Depuis son lancement, la « Campagne pour l’avortement légal, sans risque et gratuit » a diffusé dans les médias et par le biais de leaders d’opinion, des données controversées et non-vérifiables. Ils insinuent qu’en Argentine « 500 000 avortements sont pratiqués par an », alors que le pays compte moins de 45 millions d’habitants, et que l’avortement est « la principale cause de mortalité maternelle ». Mais ces organisations n’ont jamais été en mesure de prouver scientifiquement ce chiffre, qui est équivalent au nombre de naissances vivantes par an (700 000) et qui est également incompatible avec le taux de fécondité des femmes argentines.

 

Le Ministère national de la santé publie chaque année des statistiques, qui énoncent principales causes de décès dans le pays. Il y est rapporté qu’en 2016, l’avortement a causé la mort de 43 femmes (avortements provoqués ou spontanés confondus). Selon les statistiques officielles, les principales causes de décès des femmes enceintes sont « des causes obstétricales directes et indirectes » : des infections et des pathologies qui n’ont pas été détectées à temps par le système de santé. Un démenti s’est imposé dans le débat public et l’accent a été mis sur la qualité des soins de santé avant, pendant et après la grossesse, comme première étape pour aborder ces questions.

 

L’une des organisations les plus engagées, Frente Joven, est une plateforme qui propose « la défense et la promotion des droits humains fondamentaux, y compris le droit à la vie ». Frente Joven met l’accent sur le fait qu’il n’existe pas d’avortement sans risque (cf. Arte donne la parole à des femmes qui ont eu recours à l’avortement).

 

Le scénario futur

 

Certaines voix du parti au pouvoir, en minorité législative sur les deux chambres, insistent sur le fait que la coalition gouvernementale Cambiemos n’appuie aucun projet de décriminalisation, mais soutient un débat sur cette question.

 

Une fois la session ordinaire du Congrès ouverte, il est prévu que le projet de loi soit débattu dans les commissions santé, législation générale, droit pénal et enfance, adolescence et famille.
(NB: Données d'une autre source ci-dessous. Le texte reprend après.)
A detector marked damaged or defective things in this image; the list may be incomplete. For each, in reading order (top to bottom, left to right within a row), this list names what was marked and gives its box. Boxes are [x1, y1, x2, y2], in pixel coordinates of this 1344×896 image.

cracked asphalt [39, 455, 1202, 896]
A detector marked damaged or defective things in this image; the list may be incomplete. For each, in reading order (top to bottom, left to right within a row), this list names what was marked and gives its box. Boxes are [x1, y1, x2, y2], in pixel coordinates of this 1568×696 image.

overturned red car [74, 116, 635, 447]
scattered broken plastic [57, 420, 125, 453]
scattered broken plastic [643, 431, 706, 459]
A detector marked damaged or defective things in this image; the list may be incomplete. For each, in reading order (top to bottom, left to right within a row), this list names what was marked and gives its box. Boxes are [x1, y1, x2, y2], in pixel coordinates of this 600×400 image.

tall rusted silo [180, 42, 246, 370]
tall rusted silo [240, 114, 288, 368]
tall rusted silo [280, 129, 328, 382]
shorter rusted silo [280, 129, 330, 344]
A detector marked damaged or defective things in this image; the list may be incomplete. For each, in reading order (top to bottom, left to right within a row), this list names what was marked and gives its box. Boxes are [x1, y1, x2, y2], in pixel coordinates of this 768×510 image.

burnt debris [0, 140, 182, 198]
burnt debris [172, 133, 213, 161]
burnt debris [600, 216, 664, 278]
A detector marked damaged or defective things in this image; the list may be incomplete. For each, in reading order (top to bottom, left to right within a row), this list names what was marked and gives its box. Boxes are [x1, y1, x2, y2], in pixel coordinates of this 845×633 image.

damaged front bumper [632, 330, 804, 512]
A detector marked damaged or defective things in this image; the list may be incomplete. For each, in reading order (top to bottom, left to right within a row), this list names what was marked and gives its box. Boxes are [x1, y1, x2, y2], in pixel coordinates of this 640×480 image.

Le débat devrait s’étaler sur au moins deux mois.

 

Sur le plan social et culturel, ce qui est en jeu, c’est le concept de vie humaine : les promoteurs de l’avortement aiment à dire dans les médias que « l’embryon devient une personne quand la femme enceinte le décide ». Les défenseurs de la vie qu’il est une personne humaine « dès la conception ».

 

Cette possible décriminalisation de l’avortement ouvre la porte aux débats sur l’euthanasie, la maternité de substitution et la modification génétique des embryons. Le nouveau code civil et commercial de la Nation, approuvé en 2014, a en effet ouvert le débat en mentionnant une éventuelle loi visant « l’embryon non implanté ». 

 

Certains observent que la dépénalisation de l’avortement pourrait être déclarée inconstitutionnelle, pour violation de la Convention américaine relative aux droits de l’homme et de la Convention relative aux droits de l’enfant. L’État argentin a incorporé cette dernière avec rang constitutionnel en 1994, précisant, lors de sa ratification, que l’enfant, dès sa conception, est une personne humaine.